Saturday, November 26, 2016

How the Beatles 'Eight Days a Week' film missed the target

 Courtesy Apple Corps Ltd. 
On the latest Things We Said Today show, we discuss the new “The Beatles: Eight Days a Week: The Touring Years” DVD. I've reviewed it on AXS, but as I said in the show, I watched “The Beatles Anthology” before discussing it there. And I said in the show that the thing that was really noticeable was the huge use of talking heads that really diluted the story and made it much lighter.

We (meaning all of us) took “The Beatles Anthology” for granted. It was so well done, and the opinions of Paul McCartney, Ringo Starr and George Harrison, who was still with us then, were like being on the inside.

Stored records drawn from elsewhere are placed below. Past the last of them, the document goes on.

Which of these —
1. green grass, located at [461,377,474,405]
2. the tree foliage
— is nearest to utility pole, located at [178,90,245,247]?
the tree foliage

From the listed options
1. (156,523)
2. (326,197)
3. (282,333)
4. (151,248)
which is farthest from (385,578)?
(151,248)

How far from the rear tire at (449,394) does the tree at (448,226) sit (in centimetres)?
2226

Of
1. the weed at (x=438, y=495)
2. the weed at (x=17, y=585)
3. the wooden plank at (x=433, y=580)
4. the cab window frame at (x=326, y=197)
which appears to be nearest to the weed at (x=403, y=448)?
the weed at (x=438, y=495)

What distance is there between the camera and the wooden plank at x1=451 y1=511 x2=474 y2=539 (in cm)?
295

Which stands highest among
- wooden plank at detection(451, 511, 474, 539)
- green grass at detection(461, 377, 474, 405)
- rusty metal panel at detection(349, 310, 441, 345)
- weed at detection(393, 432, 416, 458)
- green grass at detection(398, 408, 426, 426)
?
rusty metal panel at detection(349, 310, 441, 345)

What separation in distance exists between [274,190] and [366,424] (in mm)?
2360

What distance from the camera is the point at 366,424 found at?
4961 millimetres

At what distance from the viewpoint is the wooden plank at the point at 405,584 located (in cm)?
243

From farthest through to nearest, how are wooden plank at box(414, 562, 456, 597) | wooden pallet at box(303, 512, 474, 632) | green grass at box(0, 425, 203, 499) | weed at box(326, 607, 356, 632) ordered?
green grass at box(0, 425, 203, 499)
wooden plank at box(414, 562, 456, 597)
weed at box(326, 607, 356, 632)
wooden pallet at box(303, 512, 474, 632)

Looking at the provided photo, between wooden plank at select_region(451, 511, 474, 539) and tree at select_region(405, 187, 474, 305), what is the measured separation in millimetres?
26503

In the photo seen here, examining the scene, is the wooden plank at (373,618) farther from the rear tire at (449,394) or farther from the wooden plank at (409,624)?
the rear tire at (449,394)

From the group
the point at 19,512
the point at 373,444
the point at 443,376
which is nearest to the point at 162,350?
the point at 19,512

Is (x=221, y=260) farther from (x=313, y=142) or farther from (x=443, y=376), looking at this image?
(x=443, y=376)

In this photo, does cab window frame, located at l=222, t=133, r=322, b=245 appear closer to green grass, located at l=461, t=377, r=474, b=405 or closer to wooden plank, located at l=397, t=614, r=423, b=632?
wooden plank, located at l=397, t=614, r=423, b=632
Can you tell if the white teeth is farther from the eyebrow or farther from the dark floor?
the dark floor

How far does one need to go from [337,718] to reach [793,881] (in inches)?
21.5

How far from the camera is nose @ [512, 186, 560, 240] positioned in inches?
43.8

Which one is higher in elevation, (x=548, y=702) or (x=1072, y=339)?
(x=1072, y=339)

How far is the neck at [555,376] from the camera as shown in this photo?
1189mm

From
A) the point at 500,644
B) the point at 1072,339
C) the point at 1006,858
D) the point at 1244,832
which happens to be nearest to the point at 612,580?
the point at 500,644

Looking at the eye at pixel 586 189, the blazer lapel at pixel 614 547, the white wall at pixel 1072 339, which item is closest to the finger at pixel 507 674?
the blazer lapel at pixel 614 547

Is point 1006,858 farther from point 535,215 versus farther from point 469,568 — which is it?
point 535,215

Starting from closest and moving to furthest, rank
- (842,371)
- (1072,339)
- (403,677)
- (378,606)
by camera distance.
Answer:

The John Lennon comments added a lot as well. 

“The Beatles: Eight Days a Week: The Touring Years” was not that. It was a look at the Beatles' touring years from different viewpoints that included theirs. They called it a documentary, but it was that in the loosest sense of the word. It was really an entertainment film. 

But if there was one thing we wished they had done with it, it would have been to make it more serious. And by serious, we mean somber. Those years of touring were unprecedented in the worldwide reaction. And the Beatles were four humans. “The Beatles Anthology” hinted at it and I don't expect we'll ever really know, but the fact they've survived is probably a miracle. Maybe Ron Howard probably didn't want to go there, but a different angle other than a P.R. story might have made the film more interesting. 

In the meantime, dig out “The Beatles Anthology” again and see the story the way they told it themselves.